Donnerstag, 18. Mai 2017

Gedanken-Brösel, Folge 70: Gedankenverhangen durch die Stadt

Ein Brösel fährt im Stau allein, da fallen ihm gleich Gedanken ein! Beim Fahren durch die Stadt, so ganz versunken in tiefen Gedanken, habe ich festgestellt, dass ich diese Stadt schon ganz schön liebe.

Einen Abend zuvor, als ich zu einer Nachtschicht fuhr, stellte ich leicht verwundert fest, dass man nachts wirklich gut und ohne Stau durch die Straßen fahren kann.
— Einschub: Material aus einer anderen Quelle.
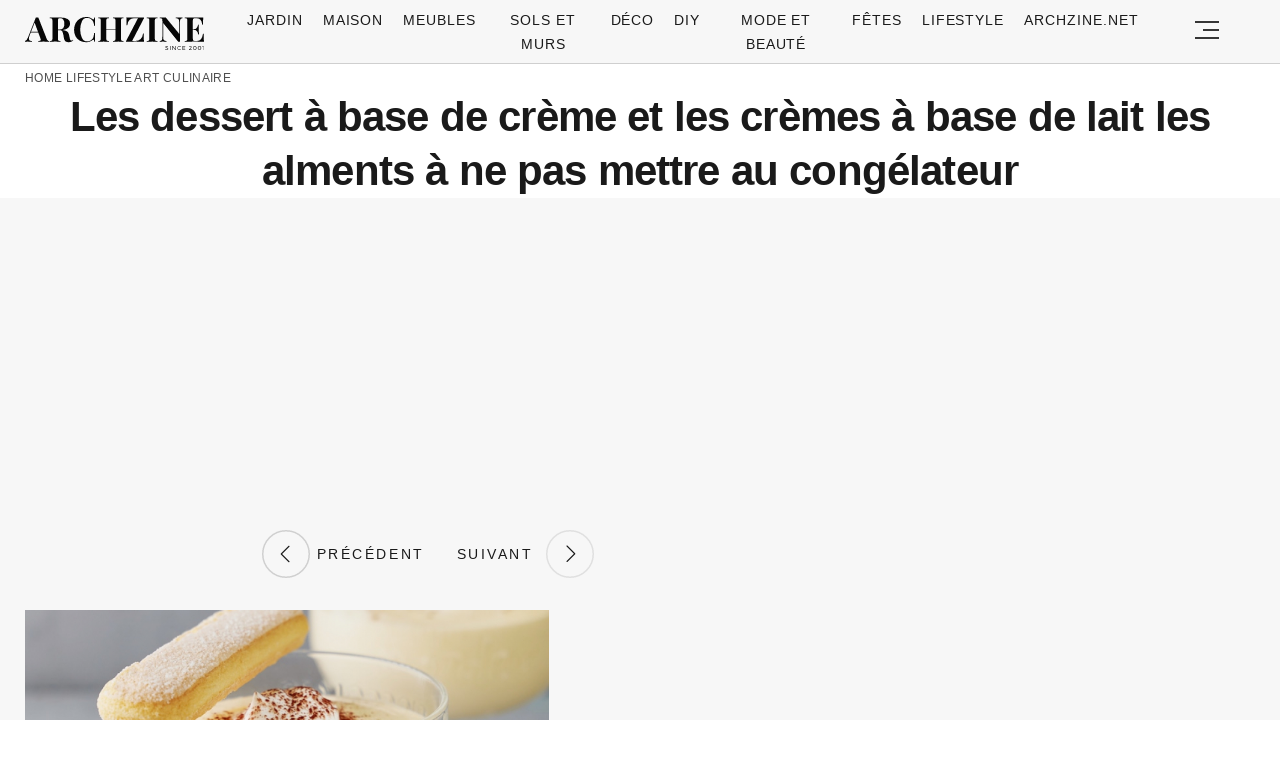

--- FILE ---
content_type: text/html; charset=utf-8
request_url: https://www.google.com/recaptcha/api2/aframe
body_size: 268
content:
<!DOCTYPE HTML><html><head><meta http-equiv="content-type" content="text/html; charset=UTF-8"></head><body><script nonce="nF_hkK3Ln9foEC7N_kA_ZA">/** Anti-fraud and anti-abuse applications only. See google.com/recaptcha */ try{var clients={'sodar':'https://pagead2.googlesyndication.com/pagead/sodar?'};window.addEventListener("message",function(a){try{if(a.source===window.parent){var b=JSON.parse(a.data);var c=clients[b['id']];if(c){var d=document.createElement('img');d.src=c+b['params']+'&rc='+(localStorage.getItem("rc::a")?sessionStorage.getItem("rc::b"):"");window.document.body.appendChild(d);sessionStorage.setItem("rc::e",parseInt(sessionStorage.getItem("rc::e")||0)+1);localStorage.setItem("rc::h",'1769982307206');}}}catch(b){}});window.parent.postMessage("_grecaptcha_ready", "*");}catch(b){}</script></body></html>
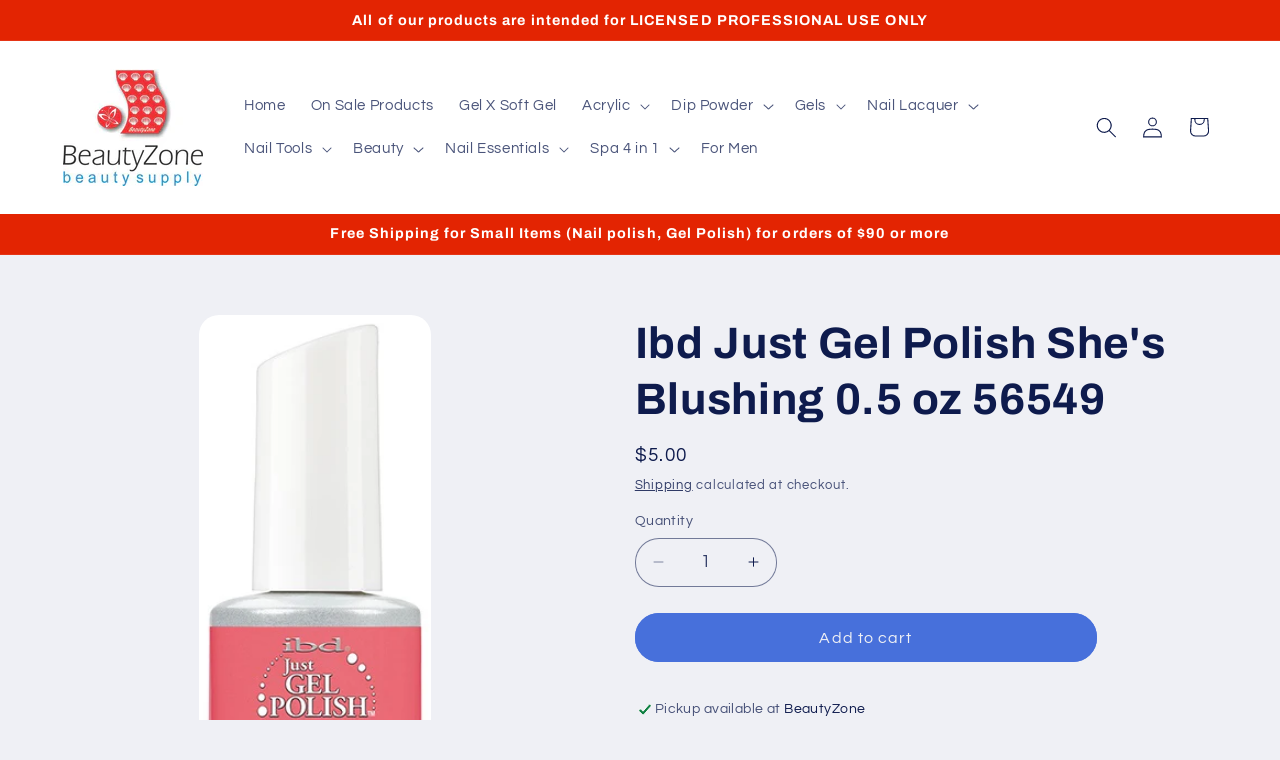

--- FILE ---
content_type: text/plain; charset=utf-8
request_url: https://d-ipv6.mmapiws.com/ant_squire
body_size: 157
content:
beautyzonesupply.com;019be40e-2f9a-76cb-9d59-aff193600fdc:70095f24e2c8f13bc8de1f66599e2fc30caa5fbb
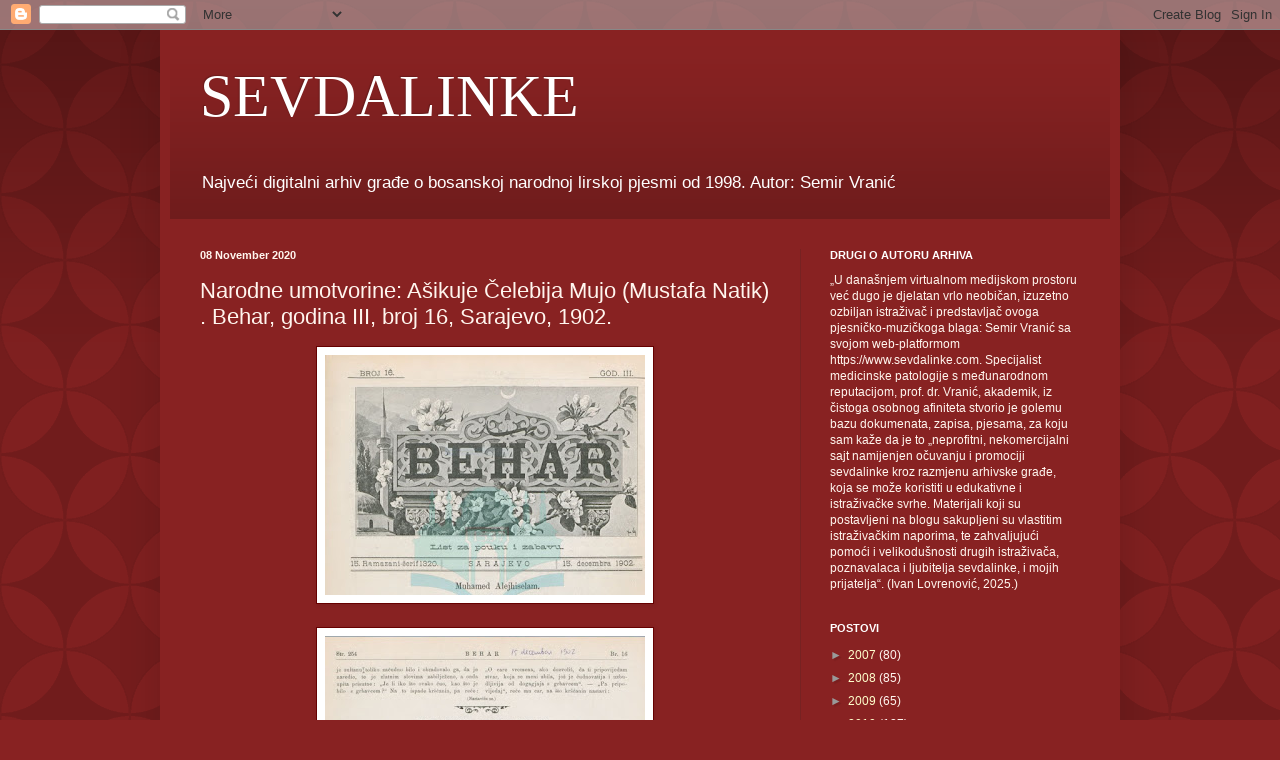

--- FILE ---
content_type: text/html; charset=UTF-8
request_url: http://www.sevdalinke.com/b/stats?style=BLACK_TRANSPARENT&timeRange=ALL_TIME&token=APq4FmDA-2tdQbF5LvNCMXZsPxrLenY-SVWsd0vcFXB6Mdddlb509apenSCPBZlg6TJK9X1hblVWqRIeNRCOuO8-iQtL-3bZDw
body_size: 260
content:
{"total":1627959,"sparklineOptions":{"backgroundColor":{"fillOpacity":0.1,"fill":"#000000"},"series":[{"areaOpacity":0.3,"color":"#202020"}]},"sparklineData":[[0,25],[1,19],[2,17],[3,34],[4,29],[5,17],[6,20],[7,14],[8,20],[9,24],[10,24],[11,22],[12,18],[13,37],[14,16],[15,30],[16,19],[17,26],[18,28],[19,47],[20,34],[21,16],[22,13],[23,100],[24,17],[25,17],[26,18],[27,26],[28,14],[29,1]],"nextTickMs":900000}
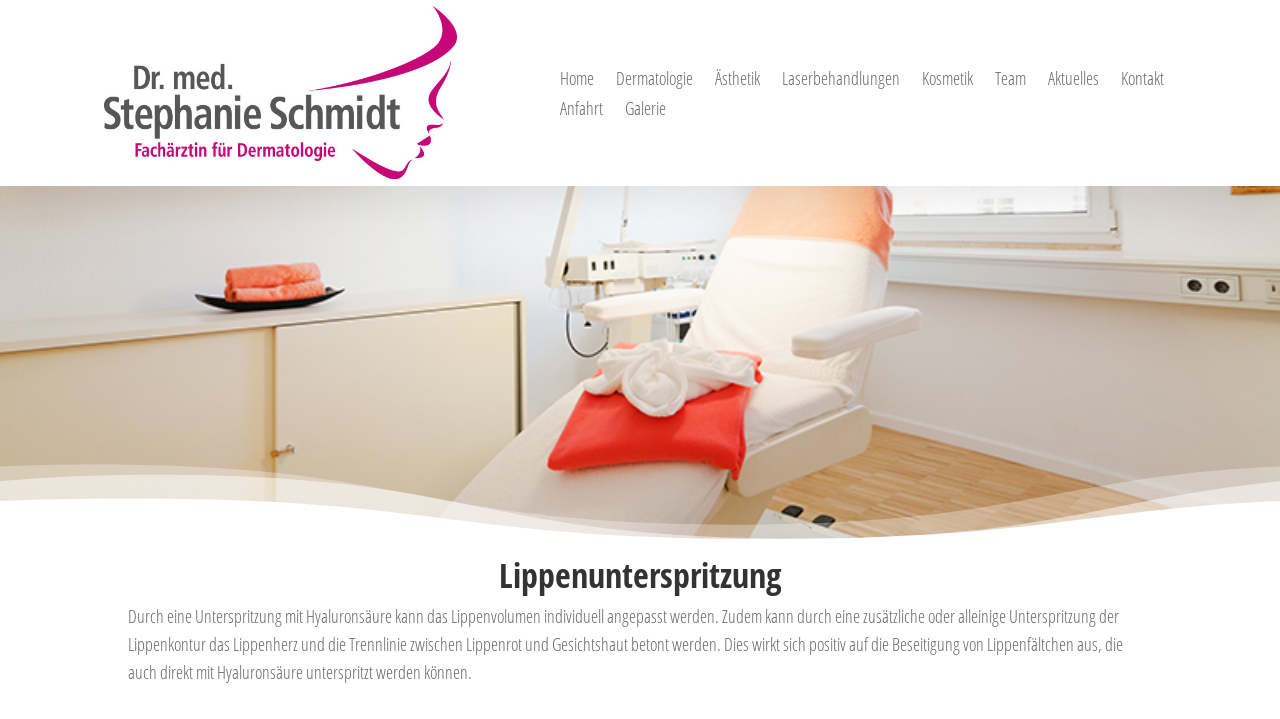

--- FILE ---
content_type: text/css; charset=utf-8
request_url: https://www.hautaerzte-regensburg.de/wp-content/cache/min/1/wp-content/et-cache/660/et-core-unified-tb-298-tb-286-deferred-660.min.css?ver=1768775800
body_size: 747
content:
@font-face{font-family:"Open Sans Cond Bold";font-display:swap;src:url(https://www.hautaerzte-regensburg.de/wp-content/uploads/et-fonts/OpenSansCondensed-Bold.ttf) format("truetype")}@font-face{font-family:"Open Sans Cond";font-display:swap;src:url(https://www.hautaerzte-regensburg.de/wp-content/uploads/et-fonts/OpenSansCondensed-Light.ttf) format("truetype")}.et_pb_section_0_tb_header.et_pb_section{padding-top:.5vw;padding-bottom:.5vw;background-color:#ffffff!important}.et_pb_section_0_tb_header{width:100%;z-index:10;box-shadow:0 12px 45px -5px rgba(0,0,0,.11);z-index:500;position:fixed!important;top:0;bottom:auto;left:0;right:auto;position:fixed;top:0}body.logged-in.admin-bar .et_pb_section_0_tb_header{top:calc(0px + 32px)}.et_pb_row_0_tb_header.et_pb_row{padding-top:0px!important;padding-bottom:0px!important;margin-top:0px!important;margin-bottom:0px!important;padding-top:0;padding-bottom:0}.et_pb_row_0_tb_header{display:flex;align-items:center}.et_pb_menu_0_tb_header.et_pb_menu ul li a{font-size:18px}.et_pb_menu_0_tb_header.et_pb_menu{background-color:#fff}.et_pb_menu_0_tb_header.et_pb_menu .et-menu-nav li ul.sub-menu{width:300px!important;left:-200px;background-color:#ff07f1}.et_pb_menu_0_tb_header.et_pb_menu .nav li ul,.et_pb_menu_0_tb_header.et_pb_menu .et_mobile_menu,.et_pb_menu_0_tb_header.et_pb_menu .et_mobile_menu ul{background-color:#ffffff!important}.et_pb_menu_0_tb_header .et_pb_menu_inner_container>.et_pb_menu__logo-wrap,.et_pb_menu_0_tb_header .et_pb_menu__logo-slot{width:auto;max-width:100%}.et_pb_menu_0_tb_header .et_pb_menu_inner_container>.et_pb_menu__logo-wrap .et_pb_menu__logo img,.et_pb_menu_0_tb_header .et_pb_menu__logo-slot .et_pb_menu__logo-wrap img{height:auto;max-height:none}.et_pb_menu_0_tb_header .mobile_nav .mobile_menu_bar:before,.et_pb_menu_0_tb_header .et_pb_menu__icon.et_pb_menu__search-button,.et_pb_menu_0_tb_header .et_pb_menu__icon.et_pb_menu__close-search-button,.et_pb_menu_0_tb_header .et_pb_menu__icon.et_pb_menu__cart-button{color:#c70076}.et_pb_column_0_tb_header{background-size:contain;background-image:url(https://www.hautaerzte-regensburg.de/wp-content/uploads/2020/03/00262-L-fbg-Schmidt-2016_01.jpg);padding-top:8%;padding-bottom:8%}.et_pb_column_1_tb_header{padding-left:100px}@media only screen and (min-width:981px){.et_pb_row_0_tb_header,body #page-container .et-db #et-boc .et-l .et_pb_row_0_tb_header.et_pb_row,body.et_pb_pagebuilder_layout.single #page-container #et-boc .et-l .et_pb_row_0_tb_header.et_pb_row,body.et_pb_pagebuilder_layout.single.et_full_width_page #page-container #et-boc .et-l .et_pb_row_0_tb_header.et_pb_row{width:90%}}@media only screen and (max-width:980px){.et_pb_menu_0_tb_header.et_pb_menu ul li a{font-size:20px}.et_pb_column_1_tb_header{padding-left:0}}@media only screen and (max-width:767px){.et_pb_menu_0_tb_header.et_pb_menu ul li a{font-size:20px}.et_pb_column_1_tb_header{padding-right:5px;padding-left:0}}@font-face{font-family:"Open Sans Cond Bold";font-display:swap;src:url(https://www.hautaerzte-regensburg.de/wp-content/uploads/et-fonts/OpenSansCondensed-Bold.ttf) format("truetype")}@font-face{font-family:"Open Sans Cond";font-display:swap;src:url(https://www.hautaerzte-regensburg.de/wp-content/uploads/et-fonts/OpenSansCondensed-Light.ttf) format("truetype")}@font-face{font-family:"Open Sans Cond Bold";font-display:swap;src:url(https://www.hautaerzte-regensburg.de/wp-content/uploads/et-fonts/OpenSansCondensed-Bold.ttf) format("truetype")}@font-face{font-family:"Open Sans Cond";font-display:swap;src:url(https://www.hautaerzte-regensburg.de/wp-content/uploads/et-fonts/OpenSansCondensed-Light.ttf) format("truetype")}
Leider ist das nur gerade im Moment nicht so, wo mir all diese schönen Gedanken einfallen.

In der Nacht kann man wunderbar viele Gestalten erleben, welche diese Stadt am Leben, am Atmen und am Laufen erhalten. Ein einsames Touristenpärchen befummelte sich am Ufer der Spree, und glaubte, es würde sie keiner sehen. Da erblickte ich Schienenarbeiter, welche die Gleise wieder in Ordnung bringen. Die Müllabfuhr beseitigte den Müll des vergangenen Tages, zurückgelassen von Touristen und Berlinern gleichermaßen.

Wie sagte doch unser alter Bürgermeister bei seinem Abschied: „Ich werde weiter für diese Stadt da sein, ich liebe sie“. Dem kann ich nur zustimmen. Es ist unser Berlin, das Berlin von uns allen, und obwohl wir doch oft fluchen und meckern, kann man es betrachten wie mit einer etwas zickigen, älteren Ehefrau (oder für die Frauen unter Euch: Ehemann), wo man zwar mal genervt ist oder schimpft, aber am Ende des Tages dann doch wieder zurück unter die gemütliche Bettdecke schlüpft! Wir lieben und brauchen diese Stadt mit ihrer einzigartigen Vielfalt. In Berlin gibt es alles und nichts ist unmöglich, alles kann passieren. Da trifft man auf alte und junge Pärchen, knutschende Männer. Junge Mädchen stellen in sich in Pose für Selfies, Touristen knipsen unzählige Fotos oder kaufen Primark leer.
Das Einzige, was ich ein wenig bedauere, ist der Punkt, dass Berlin kein Meer hat. Wenn Berlin an einem Strand liegen würde, wäre es wirklich (fast) perfekt. Bei dieser Vielfältigkeit kann man da getrost mal Berlin mit Tel Aviv vergleichen. Auch wenn Tel Aviv, übersetzt „Frühlingshügel“, nur 2 x so groß wie Hellersdorf ist, liegt diese Stadt zumindest am Mittelmeer und ist genauso bunt und voller Leben.

Es gibt Tage im täglichen Arbeitstrott, da fährt man fluchend vor sich hin, jeder trullert im Auto so vor sich hin. Mist, die Ampel schon wieder rot, wieder stockender Verkehr, kein Parkplatz. Oder fährt man denn extra wegen der Klimaerwärmung, um diese noch ein wenig voranzutreiben? – Nein, das ist natürlich Quatsch. Doch ich kann es nur immer wiederholen, trotz allen Widrigkeiten: Berlin ist meine Stadt, und ich liebe sie. Ich bin hier groß geworden, habe die erste große Liebe erfahren, den ersten Sex erlebt, das verbindet, und eigentlich möchte ich nirgendwo anders leben.

Also: Seid lieb zu Eurer Stadt, behandelt sie mit Ehrfurcht, sie ist schließlich schon ganz schön alt, die alte Dame! Jeden Tag solltet Ihr genießen, einfach Leben, Lieben und Lachen und nicht über Kleinigkeiten aufregen. Begegnet allen Menschen mit einem Lächeln und Leichtigkeit, und auch ein respektvoller Umgang im Miteinander tut uns gut!